Cannot understand the logic of editorial

Question

Question link : https://www.codechef.com/problems/STR

question is :

Little John just had his first class in school. He was taught first 20 
letters of English alphabet and was asked to make words from these 
alphabets. 

Since he doesn't know many dictionary words, he quickly finished this work 
by making random strings from these alphabets.
Now while other kids are busy creating their words, John gets curious and 
puts all the strings he created in a list and named it X.



He picks two indices 'i' and 'j' ( not necessarily distinct). He assigns A 
as X[i] and B as X[j]. He then concatenates both the strings to create a new 
string C ( = A + B ). He calls a string "super string" if that string 
contains all the 20 letters of English alphabet he has just learnt,atleast 
once.



Given the strings of the list, can you tell him how many such unordered 
pairs (i,j) he can choose such that string C is a super string. 

Editorial : https://discuss.codechef.com/questions/79843/str-editorial

I cannot understand logic of dp here.Can someone help me ?

Answer 1

For the sake of simplicity, assume that we used first 6 characters from 'a' to 'f' instead of 20 characters. We will store each string in 6 bits by putting 1s for the characters they contain (for example, the bitmask of "abc" can be 111000).

A supermask of a string s satisfies the following:

• If i-th bit of s is 1, i-th bit of the supermask is 1.
• If i-th bit of s is 0, i-th bit of the supermask can be either 0 or 1.

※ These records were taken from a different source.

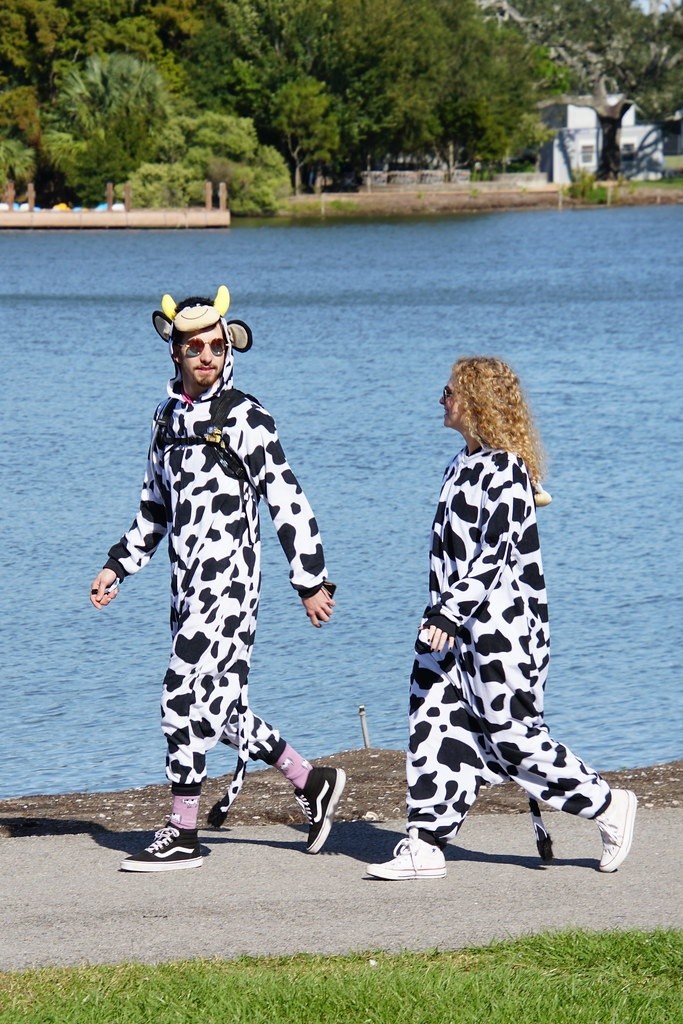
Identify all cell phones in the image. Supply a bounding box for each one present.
[307,581,337,620]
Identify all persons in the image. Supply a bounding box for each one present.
[366,357,639,883]
[87,282,348,872]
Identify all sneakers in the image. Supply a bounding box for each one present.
[119,821,203,871]
[294,767,346,853]
[595,789,637,872]
[365,838,447,879]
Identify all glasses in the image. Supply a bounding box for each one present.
[176,338,227,357]
[443,389,453,402]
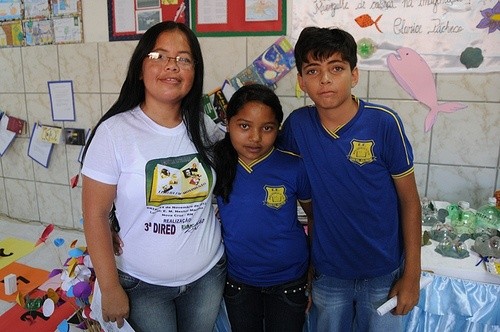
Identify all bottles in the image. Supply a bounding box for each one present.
[452,201,478,236]
[475,197,500,240]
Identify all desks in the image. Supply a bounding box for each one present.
[402,201,500,332]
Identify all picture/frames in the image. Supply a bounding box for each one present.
[191,1,287,37]
[107,0,191,43]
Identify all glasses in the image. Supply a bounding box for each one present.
[145,52,199,69]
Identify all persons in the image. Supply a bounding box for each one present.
[107,80,317,332]
[75,19,231,332]
[273,24,422,332]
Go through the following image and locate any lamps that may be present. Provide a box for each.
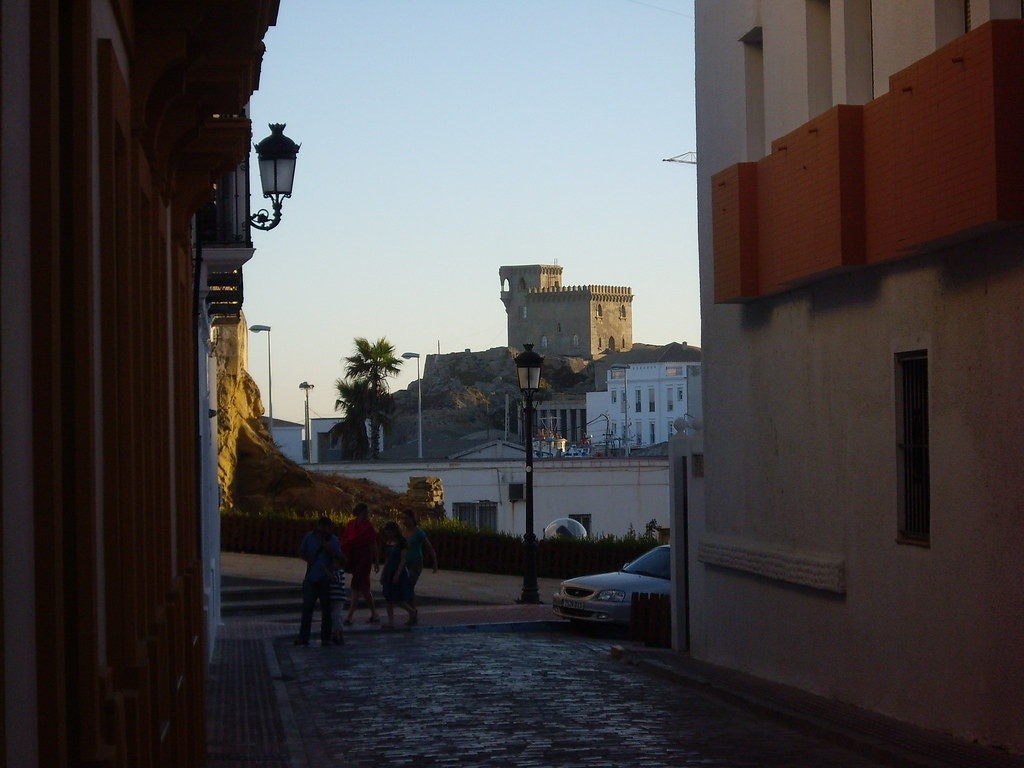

Supermasks of s = 111000 are 111000, 111001 ... 111111. Let's denote x as the integer representation of maximum possible s value, which 63. Notice that for a string s:

s | x - s = x (111000 | 000111 = 56 + 7)

The first solution that author suggests is this: Assume that you have calculated the count of all supermasks for numbers i+1, i+2 ... x where 0 <= i <= x. Let bit(i, k) denote k-th least significant bit of input bitmask i (for i = "111000", bit(i, 2) = 0). Finally, let dp[i] denote the count of supermasks of i. The algorithm suggests that,

• An element is a supermask of itself (dp[i] = 1)
• From least significant bit to most significant, whenever you encounter a 0 on index k
  • If you flip bit k to 1, result i' is a supermask of i (dp[i]++)
  • All supermasks of i' are supermasks of i (dp[i] += dp[i | bit(i, k)])

The problem is this solution counts the same supermasks multiple times. Consider the case when i = 111000, it counts supermask 111111 for both i' = 111001 and i'' = 111010. You need to find a way to eliminate these duplicates.

The final thing that author suggests is as follows: Let dp[i][j] denote the number of supermasks of i, such that rightmost j 0-bits of i are all zeros. For example for i = 111000, dp[i][j] includes 111000 and 111100. Using this approach, iterating i = 111000 gives:

• dp[i][0] = 111001, 111011, 111101, 111111
• dp[i][1] = 111010, 111110
• dp[i][2] = 111100

Unfortunately, the documentation of the author was very bad and I wasn't able to understand the notation used in his final formulation of the problem. Still, I hope that the explanation is useful enough to understand the logic.